The topic is shame. It’s a shameful topic. Full of shame and parts of shame. You can assemble your own shame by the time I’m done, I’m sure.
Shame is a lie, to get directly to the point. It’s a social system designed to make people willing to be pliable, and it has been very, very successful.
Most of our self doubt comes from having been immersed in a hard core training regimen of shame. Even to hear a voice utter in exasperation “Have you no shame?” has become so common place as to be a joke, and well, it would seem we supposedly live in a more enlightened age than our parents and grandparents, no?
“Shameful” “Shame on you” Stopping to think on it, it is very pervasive. It is, and even if it isn’t openly said. As attractive as some of the female pop icons are seen to be, they are likewise subject to a stigma of shame even if they never did a single morally doubtful thing. Every celebrity is suspected of shameful hedonism.
It’s like an attack. Oh, indeed it is, and it keeps going and going. Why? Perhaps one reason is we scapegoat others for our own “guilty” impulses, our “perverse” desires. We claim we don’t want those things, but become down right impassioned when someone else seems to be having them. Is this not so?
Sorry, I’m late. No worries friend. No shame will be created here. I prefer to break that system down. It breaks on its own anyway, or breaks people. It mostly breaks people, and thus mental illness is the most common threat to world health these days. Japan either has the highest (or one of the highest) suicide rates in the world. Don’t get me wrong, I see much of value in their culture, but they are dealing with an inherited “honour” system and any deviation from that is unacceptable.
I think there is really nothing wrong with some honour. I agree.

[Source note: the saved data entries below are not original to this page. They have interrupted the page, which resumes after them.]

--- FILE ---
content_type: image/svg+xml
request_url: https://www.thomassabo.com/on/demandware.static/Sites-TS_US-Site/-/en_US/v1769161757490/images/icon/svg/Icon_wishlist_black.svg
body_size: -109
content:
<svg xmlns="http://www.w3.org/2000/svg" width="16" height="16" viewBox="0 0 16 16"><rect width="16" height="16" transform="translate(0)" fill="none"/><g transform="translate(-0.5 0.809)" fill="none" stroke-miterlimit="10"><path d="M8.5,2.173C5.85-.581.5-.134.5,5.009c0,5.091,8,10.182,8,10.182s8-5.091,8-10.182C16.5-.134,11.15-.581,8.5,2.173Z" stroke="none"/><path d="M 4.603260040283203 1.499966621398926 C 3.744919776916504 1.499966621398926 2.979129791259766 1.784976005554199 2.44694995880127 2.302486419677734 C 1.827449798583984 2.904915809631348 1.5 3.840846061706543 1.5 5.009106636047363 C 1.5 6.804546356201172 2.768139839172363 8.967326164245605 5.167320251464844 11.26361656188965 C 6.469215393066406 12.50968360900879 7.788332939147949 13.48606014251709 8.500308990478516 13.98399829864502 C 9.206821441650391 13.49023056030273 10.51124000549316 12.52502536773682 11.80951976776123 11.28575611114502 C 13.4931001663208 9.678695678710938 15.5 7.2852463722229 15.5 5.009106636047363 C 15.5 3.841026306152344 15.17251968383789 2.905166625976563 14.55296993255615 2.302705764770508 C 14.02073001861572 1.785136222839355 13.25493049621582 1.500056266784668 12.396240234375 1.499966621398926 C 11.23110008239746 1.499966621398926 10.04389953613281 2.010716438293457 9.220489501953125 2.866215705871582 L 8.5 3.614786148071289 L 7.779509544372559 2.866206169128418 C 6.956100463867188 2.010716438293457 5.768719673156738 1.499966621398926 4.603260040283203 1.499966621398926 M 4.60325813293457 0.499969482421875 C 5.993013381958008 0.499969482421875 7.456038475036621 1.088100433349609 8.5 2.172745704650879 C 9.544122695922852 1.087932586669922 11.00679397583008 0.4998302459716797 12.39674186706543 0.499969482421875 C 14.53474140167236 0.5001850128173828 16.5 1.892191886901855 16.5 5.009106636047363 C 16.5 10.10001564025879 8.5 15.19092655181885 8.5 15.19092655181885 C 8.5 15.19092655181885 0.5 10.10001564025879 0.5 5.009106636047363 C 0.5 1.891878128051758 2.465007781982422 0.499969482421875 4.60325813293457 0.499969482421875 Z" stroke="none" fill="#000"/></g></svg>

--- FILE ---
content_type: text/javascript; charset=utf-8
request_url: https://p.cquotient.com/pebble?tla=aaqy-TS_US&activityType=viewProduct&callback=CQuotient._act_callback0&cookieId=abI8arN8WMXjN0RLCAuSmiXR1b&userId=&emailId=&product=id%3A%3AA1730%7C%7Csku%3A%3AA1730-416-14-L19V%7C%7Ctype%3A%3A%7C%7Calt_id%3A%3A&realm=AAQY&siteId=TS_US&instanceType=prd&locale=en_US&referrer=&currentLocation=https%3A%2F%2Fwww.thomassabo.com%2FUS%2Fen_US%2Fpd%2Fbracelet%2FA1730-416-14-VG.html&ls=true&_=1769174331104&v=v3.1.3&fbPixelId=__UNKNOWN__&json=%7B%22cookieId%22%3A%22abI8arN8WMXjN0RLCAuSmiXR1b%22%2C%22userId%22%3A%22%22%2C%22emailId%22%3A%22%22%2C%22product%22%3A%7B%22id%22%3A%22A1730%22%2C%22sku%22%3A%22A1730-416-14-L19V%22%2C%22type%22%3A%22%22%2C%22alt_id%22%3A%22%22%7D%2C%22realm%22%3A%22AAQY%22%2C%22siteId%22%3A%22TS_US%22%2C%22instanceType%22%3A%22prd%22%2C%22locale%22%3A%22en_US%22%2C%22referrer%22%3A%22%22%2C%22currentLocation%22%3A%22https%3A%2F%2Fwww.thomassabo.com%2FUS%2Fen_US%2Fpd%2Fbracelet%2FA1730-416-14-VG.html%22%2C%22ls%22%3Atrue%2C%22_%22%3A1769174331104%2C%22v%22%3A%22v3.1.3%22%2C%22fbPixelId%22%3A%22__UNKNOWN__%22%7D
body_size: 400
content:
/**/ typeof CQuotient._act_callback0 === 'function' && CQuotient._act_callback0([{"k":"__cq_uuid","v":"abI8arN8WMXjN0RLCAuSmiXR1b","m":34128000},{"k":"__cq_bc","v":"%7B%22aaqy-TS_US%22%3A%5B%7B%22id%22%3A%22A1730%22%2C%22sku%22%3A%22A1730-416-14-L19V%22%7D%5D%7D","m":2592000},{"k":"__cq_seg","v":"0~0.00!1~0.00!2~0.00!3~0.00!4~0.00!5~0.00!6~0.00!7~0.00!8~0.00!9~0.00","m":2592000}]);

Honour, giving place, it doesn’t have to have a shame system tacked onto it, but it does. Each person has something they can give, something they can offer their neighbour. The idea is that they have to be “shamed” into doing it. That personal pride and self interest aren’t enough. Also, in the traditional cultures, there wasn’t a lot of room for an individual to differ from their family. The whole nature/nurture argument is actually much older than modern psychology, so shame was even seen as contagious. Sort of like a karmic taint. Is this justifiable? Is it fair to say that I am dishonourable if my brother is?
Parents often have that view with respect to their children. Indeed. If they aren’t happy and blame their kids for this, then they are morally obligated to blame them all are they not?
And well, surprisingly to me, people still need to hide the ancestors who were ‘bad.’ Skeletons in the closet/family tree. Indeed. Shame itself and ideas of shame aren’t natural. They don’t come instinctively. An infant doesn’t care if it’s naked, or if it had a bowel movement in public. It is soon taught to care though.
If Hitler was my great grandparent or something, I wouldn’t brag about it! No need to brag, nor any need to hide your head, and bits of Hitler’s world contribution hide even in plain sight. The Volkswagen bug was a project of his. He was also an artist of sorts. I personally don’t like his landscapes, but they still exist.
I offer that we can share without shame.
Your thoughts are welcome. Be well friends.